バタバタ暴れる私をその人は優しく抱き締めた。拘束するような乱暴なものではなく、宥めるように、包み込むようにぎゅっと。

「……手荒な真似はしたくない。先に謝っておくよ」
「えっ?……んぅっ」

顔を上げた瞬間、柔らかい感触で唇を塞がれた。それが私のファーストキスだと分かったのはその数秒後。
そして甘い液体が口に移され思わずゴクッと飲み込んでしまった。

「けほっ!あ、貴方……一体何を、」
「体に害があるものではないから。緊急を要する事態だったから荒療治させて貰ったよ」
「どういう……っ?!」

問いただそうとした瞬間、眠気に似た感覚が全身を襲う。立っていられなくなり、もう一度男の腕の中にぽすっと身体を預けた。

害がないって……嘘じゃない。

は術さえ解ければあとは自然回復する。浸蝕の程度はひどいが、そのうち精神も安定してくるし物事の視野も広くなるだろう」
「みりょう、って……」

何一つ理解が出来ない。
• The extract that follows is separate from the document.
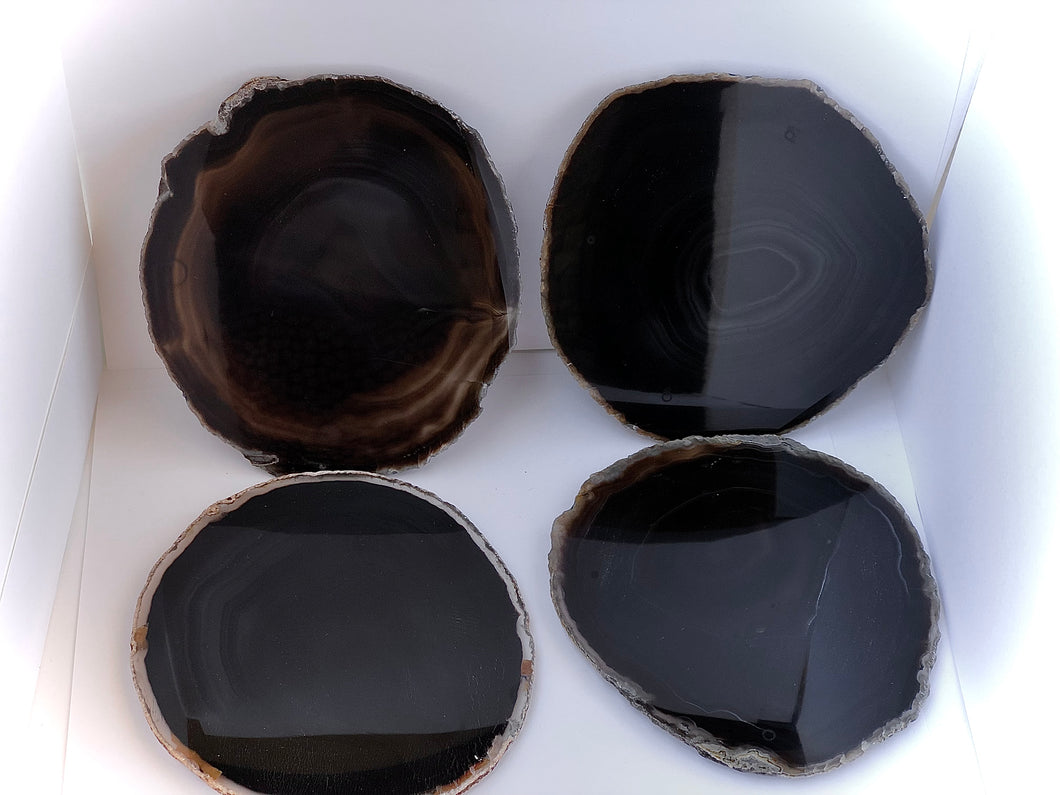 Agate Coasters Set Of 4 Black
でも、こんな状態になってしまったのは十中八九あの液体のせいということは分かる。

うとうとしながら何とか耐えてみるが、髪を撫でられその手付きが気持ちよくてもっも眠気を誘ってきた。

「君が本来の姿に戻ったときまた会いに行く。だからそれまではゆっくり休みなさい」

優しくて温かい声に、まるで子供のように全てを預け深い眠りについた。


記憶の奥底にこびりついた沢山の思い出。

ルシアン様はいつも決まって人が多くいる場所で私をお叱りになる。きっと周りに威厳を見せつけたかったのね。

そうそう。面倒なことはすぐに押し付けてきていた。
書類整理とか、学園の課題とか……次期王妃の仕事だとか何とか言って。

しかも当たり前のように浮気ばっかり。
それなのに一回も謝ったことなんてない。むしろそっちの方が本命でお前はついでだ、なんて言われたこともあった。